In 1653, he married Anne-Armande de Saint-Gelais (1637–1709) who later became chief Lady-in-waiting to Queen Maria Theresa. They had one daughter, Madeleine de Créquy (1655-1707), who married Charles-Belgique Hollande de La Trémoïlle,

==Career==
Charles served in the French army during the Franco-Spanish War (1635–1659); he was wounded at the Siege of Orbetello in July 1646 and promoted Lieutenant-general. He was rewarded by Anne of Austria and Cardinal Mazarin for his loyalty to Louis XIV during the 1648-1653 civil war known as the Fronde; He was made comte de Créquy and raised to the peerage of France in 1652. The latter half of his life was spent at court, where he held the office of first gentleman of the royal chamber, which had been bought for him by his grandfather.
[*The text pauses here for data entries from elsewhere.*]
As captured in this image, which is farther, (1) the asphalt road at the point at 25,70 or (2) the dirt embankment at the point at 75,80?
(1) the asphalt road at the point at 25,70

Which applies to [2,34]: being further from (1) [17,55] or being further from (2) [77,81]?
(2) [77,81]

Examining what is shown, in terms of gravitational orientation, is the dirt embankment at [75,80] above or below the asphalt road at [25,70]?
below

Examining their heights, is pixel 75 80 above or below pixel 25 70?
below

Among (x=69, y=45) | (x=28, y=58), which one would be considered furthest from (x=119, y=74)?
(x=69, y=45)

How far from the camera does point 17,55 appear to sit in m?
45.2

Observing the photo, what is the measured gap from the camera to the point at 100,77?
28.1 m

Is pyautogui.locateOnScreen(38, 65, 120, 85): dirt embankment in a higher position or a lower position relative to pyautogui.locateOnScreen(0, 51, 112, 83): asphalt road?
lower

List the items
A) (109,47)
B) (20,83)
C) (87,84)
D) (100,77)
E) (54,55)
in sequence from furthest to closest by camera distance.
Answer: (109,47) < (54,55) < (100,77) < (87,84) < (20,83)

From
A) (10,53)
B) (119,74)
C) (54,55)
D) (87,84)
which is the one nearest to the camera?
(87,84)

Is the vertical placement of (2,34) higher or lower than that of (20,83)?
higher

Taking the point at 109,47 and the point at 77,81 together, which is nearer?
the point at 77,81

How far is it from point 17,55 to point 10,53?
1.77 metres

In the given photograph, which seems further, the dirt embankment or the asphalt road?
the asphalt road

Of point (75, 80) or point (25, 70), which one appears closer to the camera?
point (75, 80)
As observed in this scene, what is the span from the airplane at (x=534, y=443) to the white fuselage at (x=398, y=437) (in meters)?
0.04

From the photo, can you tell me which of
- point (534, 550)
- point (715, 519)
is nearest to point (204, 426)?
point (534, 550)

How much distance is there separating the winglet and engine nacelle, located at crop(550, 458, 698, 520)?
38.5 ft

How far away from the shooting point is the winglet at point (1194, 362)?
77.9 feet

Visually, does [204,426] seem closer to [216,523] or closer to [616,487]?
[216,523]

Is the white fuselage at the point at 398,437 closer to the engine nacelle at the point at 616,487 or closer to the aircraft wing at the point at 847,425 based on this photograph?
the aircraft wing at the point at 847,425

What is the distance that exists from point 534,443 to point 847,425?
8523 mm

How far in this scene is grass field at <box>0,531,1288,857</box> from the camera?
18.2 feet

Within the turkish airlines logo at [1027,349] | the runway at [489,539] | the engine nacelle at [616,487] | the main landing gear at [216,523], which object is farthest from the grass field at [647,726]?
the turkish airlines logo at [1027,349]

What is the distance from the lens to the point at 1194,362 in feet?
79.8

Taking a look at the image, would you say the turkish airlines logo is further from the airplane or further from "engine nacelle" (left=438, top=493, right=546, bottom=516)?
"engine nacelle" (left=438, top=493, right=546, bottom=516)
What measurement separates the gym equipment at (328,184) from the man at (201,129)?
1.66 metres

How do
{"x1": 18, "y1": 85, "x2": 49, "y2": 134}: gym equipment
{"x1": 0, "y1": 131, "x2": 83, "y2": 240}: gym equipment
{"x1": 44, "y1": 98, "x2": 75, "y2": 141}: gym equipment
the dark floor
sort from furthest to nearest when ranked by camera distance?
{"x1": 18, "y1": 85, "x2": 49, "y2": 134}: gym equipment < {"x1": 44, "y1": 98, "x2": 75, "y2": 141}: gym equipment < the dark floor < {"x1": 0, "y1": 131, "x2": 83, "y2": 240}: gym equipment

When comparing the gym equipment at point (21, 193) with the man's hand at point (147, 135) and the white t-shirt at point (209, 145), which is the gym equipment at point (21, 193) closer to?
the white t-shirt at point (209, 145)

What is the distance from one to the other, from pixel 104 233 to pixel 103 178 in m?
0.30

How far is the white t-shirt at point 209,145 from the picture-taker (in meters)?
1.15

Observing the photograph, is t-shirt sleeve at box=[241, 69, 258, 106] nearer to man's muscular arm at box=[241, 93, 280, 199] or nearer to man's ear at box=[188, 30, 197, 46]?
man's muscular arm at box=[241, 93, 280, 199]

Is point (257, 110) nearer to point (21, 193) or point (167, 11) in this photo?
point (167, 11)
In 1659 the comte de Créquy was sent to Spain with gifts for the infanta Maria Theresa of Spain, and on a similar errand to Bavaria in 1680 before the marriage of the dauphin. He was ambassador to Rome from 1662 to 1665, and to England in 1677; and became governor of Paris in 1675. He died in Paris on 13 February 1687. His only daughter, Madeleine, married Charles Belgique Hollande de La Trémoille (1655–1709).

While the comte de Créquy was ambassador to Rome in 1662 he was insulted by the pro-Austrian pope Alexander VII in the Corsican Guard Affair. Alexander's Corsican Guard pulled down Charles' house, wounding his wife's servants and valets and killing one of Charles' pages. Louis XIV demanded that the governor of Rome, Alexander's nephew, come to apologise in person for this insult and that a pyramid be built in Rome in memory of the repairs.